Do you feel strongly about a local issue which you think local politicians and aspirants for the Houses of Parliament are keeping quiet about until after the General Election?

Then why not take one of the many opportunities to ask a question of the candidates?

The newspapers have published the venues, starting with Kirkbymoorside Methodist Church this coming Thursday evening.

In addition to large environmental issues, there are locally plenty of topics for you to put forward: the imminent threats to TICs (Tourist Information Centres), to subsidised bus services, children’s and youth services and libraries.

On Saturday morning in one of coastal/Ryedale libraries, a sizeable group enjoyed a talk by a local author whose entertaining book topics include Rocks and Landscapes and The Floating Egg. His talk was a seemingly harmless tale of his customer service experiences in libraries. In this very library, I once bought a second-hand book, A Librarian’s Odyssey.

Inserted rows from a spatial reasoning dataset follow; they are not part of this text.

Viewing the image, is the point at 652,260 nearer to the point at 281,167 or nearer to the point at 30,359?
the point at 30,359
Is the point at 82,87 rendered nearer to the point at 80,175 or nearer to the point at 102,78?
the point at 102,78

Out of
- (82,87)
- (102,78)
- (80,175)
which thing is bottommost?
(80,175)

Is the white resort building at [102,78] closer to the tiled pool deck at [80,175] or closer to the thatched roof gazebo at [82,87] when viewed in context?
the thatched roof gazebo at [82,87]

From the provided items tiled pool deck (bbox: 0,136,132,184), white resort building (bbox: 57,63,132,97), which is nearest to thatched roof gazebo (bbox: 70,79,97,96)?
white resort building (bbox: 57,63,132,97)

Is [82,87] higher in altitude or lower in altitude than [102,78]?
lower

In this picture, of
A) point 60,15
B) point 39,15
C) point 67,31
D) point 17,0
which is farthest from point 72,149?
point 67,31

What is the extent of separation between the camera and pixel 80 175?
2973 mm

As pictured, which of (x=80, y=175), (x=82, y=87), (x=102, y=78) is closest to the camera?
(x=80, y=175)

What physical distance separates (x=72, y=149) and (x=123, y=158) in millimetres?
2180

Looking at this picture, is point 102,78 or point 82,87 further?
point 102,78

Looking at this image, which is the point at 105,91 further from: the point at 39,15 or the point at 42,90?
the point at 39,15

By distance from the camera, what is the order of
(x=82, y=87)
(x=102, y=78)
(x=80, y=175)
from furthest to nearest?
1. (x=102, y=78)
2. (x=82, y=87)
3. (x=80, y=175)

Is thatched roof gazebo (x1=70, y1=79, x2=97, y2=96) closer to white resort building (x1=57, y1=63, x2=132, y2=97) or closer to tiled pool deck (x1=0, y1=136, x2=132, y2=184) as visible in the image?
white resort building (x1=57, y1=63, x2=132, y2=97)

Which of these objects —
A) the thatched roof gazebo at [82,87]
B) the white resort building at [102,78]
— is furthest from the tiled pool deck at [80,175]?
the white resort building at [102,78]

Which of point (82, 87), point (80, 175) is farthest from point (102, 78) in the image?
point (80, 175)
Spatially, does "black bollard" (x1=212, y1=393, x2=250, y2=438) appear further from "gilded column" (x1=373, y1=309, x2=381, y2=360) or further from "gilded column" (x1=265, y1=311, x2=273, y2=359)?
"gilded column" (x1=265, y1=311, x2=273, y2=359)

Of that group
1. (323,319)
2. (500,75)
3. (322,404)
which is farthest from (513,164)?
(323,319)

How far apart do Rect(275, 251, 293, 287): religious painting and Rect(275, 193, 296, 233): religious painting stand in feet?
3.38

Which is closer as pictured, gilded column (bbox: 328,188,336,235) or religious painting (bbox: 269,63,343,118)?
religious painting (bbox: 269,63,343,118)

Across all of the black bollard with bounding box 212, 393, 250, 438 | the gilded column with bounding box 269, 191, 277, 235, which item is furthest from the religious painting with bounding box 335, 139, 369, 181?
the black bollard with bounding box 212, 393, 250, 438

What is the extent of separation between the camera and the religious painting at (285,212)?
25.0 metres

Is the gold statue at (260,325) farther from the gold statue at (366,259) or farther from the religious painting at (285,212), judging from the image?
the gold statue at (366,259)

The writer’s adult life was as a Yorkshire wartime soldier in Norton and Malton (cricket when off duty), who, post-war, rose from local authority libraries to the Westminster City librarian and MCC libraries. In our seemingly topsy-turvy world we are urged to attend non-traditional libraries in phone boxes, pubs, village halls.

Equally eccentric is a government survey (Dept for Culture Media and Sport 2014) which attempts to quantify how happy different activities –including dance, swimming and libraries – make us. In the case of the libraries the uplift apparently is equivalent to a £1,359 pay rise. Fight for them please.

Improbable Libraries is published by Thames and Hudson, search for the government report online, and A Librarian’s Odyssey may be available too.